Esta afirmação foi feita durante uma audiência no Senado do Estado da Califórnia sobre o projeto de lei da Lei Protect Our Games. Durante a audiência, a vice-presidente de assuntos governamentais estaduais da ESA, Jennifer Gibbons, desconcertantemente rotulou os servidores da comunidade do jogo como ilegais.
Logo depois que a declaração se tornou viral nas redes sociais, Notch comentou que ele nunca gostou da Entertainment Software Association e criticou as afirmações bizarras sobre servidores privados serem ilegais.

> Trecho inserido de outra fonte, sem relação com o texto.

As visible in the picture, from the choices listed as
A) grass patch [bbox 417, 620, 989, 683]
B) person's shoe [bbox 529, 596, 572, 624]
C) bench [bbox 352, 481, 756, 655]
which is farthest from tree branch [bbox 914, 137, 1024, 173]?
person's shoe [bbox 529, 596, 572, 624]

Aqui está o que Notch escreveu no X:
“Não faço mais parte de nenhum deles, mas sinto que a ESA está sendo incrivelmente desagradável ao fazer isso. Nunca gostei deles, muito menos agora. Não queria que meu trabalho fosse usado contra pessoas. Isso é quase mal.”
Durante a audiência, o deputado Chris Ward falou sobre Minecraft e servidores da comunidade Call of Duty mantendo os títulos ativos e vivos. No entanto, Jennifer Gibbons imediatamente interrompeu e disse:
“Eles são ilegais. Eles não são de forma alguma afiliados à Microsoft. A Microsoft, para o Minecraft, recebeu muitas críticas porque os servidores da comunidade não empregam os mesmos padrões de segurança que a Microsoft usa em seus servidores.”

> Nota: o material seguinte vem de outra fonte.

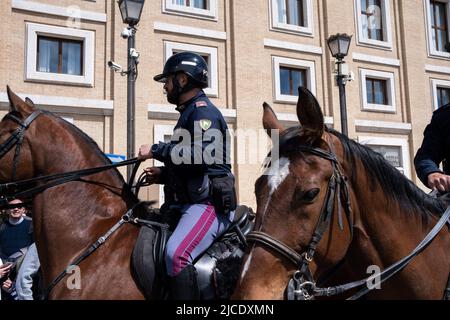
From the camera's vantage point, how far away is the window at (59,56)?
14.4 m

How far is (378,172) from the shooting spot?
2.70m

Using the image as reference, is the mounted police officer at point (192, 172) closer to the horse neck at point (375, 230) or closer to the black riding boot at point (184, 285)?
the black riding boot at point (184, 285)

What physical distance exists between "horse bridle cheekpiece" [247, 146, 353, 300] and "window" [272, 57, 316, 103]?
598 inches

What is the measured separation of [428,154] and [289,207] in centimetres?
159

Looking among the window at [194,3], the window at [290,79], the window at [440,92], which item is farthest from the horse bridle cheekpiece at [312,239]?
the window at [440,92]

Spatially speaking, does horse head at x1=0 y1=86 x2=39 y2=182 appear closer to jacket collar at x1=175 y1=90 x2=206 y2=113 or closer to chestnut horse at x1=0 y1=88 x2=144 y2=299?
chestnut horse at x1=0 y1=88 x2=144 y2=299

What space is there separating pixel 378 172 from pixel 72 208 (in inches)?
94.0

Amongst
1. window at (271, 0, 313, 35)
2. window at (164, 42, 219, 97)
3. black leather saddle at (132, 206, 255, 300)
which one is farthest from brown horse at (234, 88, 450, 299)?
window at (271, 0, 313, 35)

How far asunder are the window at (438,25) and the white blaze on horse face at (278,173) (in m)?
21.5

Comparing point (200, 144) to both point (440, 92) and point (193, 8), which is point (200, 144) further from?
point (440, 92)

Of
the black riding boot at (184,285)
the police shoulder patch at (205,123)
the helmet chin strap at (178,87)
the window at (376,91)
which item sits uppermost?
the window at (376,91)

Mojang sempre permitiu que os jogadores baixe o servidor .jar e criar seus próprios mundos multijogador onde outras pessoas podem participar e se divertir. O processo de criação de um servidor privado também está no EULA da Mojang.
Leia também: Por que os servidores do Minecraft estão em declínio?

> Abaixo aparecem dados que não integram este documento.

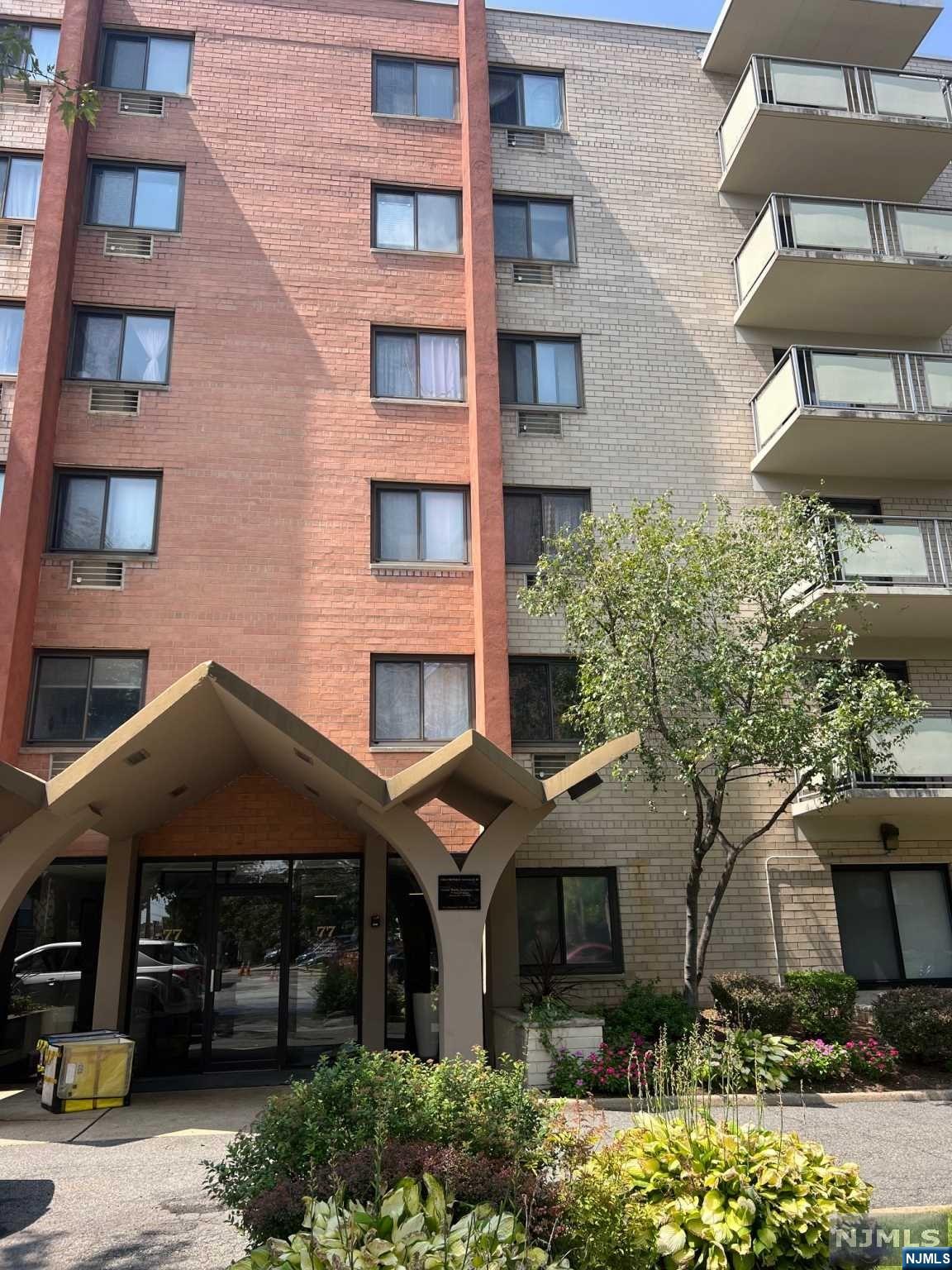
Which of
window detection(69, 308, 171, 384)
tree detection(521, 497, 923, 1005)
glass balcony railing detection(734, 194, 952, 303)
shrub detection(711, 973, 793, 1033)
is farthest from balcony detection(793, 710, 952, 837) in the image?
window detection(69, 308, 171, 384)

ESA dobra após rotular servidores da comunidade Minecraft como “ilegais”
Um dia depois de Jennifer Gibbons ter rotulado os servidores privados do jogo como ilegais Jogador de PC recebeu outra declaração da ESA, duplicando a afirmação. A declaração explicou como os servidores privados infringem os direitos de IP e geralmente não mantêm os mesmos padrões de segurança dos servidores oficiais.
Aqui está o que a declaração dizia:
“Os servidores privados infringem os direitos de propriedade intelectual (IP) dos editores de jogos. Os editores reservam-se o direito de exercer os seus direitos contra eles. A disposição da CA AB 1921 que propôs estes servidores como uma alternativa legítima para manter os jogos em execução levanta preocupações sobre a capacidade de um editor de fazer valer os seus direitos de IP.”
No momento, o projeto de lei Protect Our Games Act ainda está em processo legislativo e foi reconsiderado.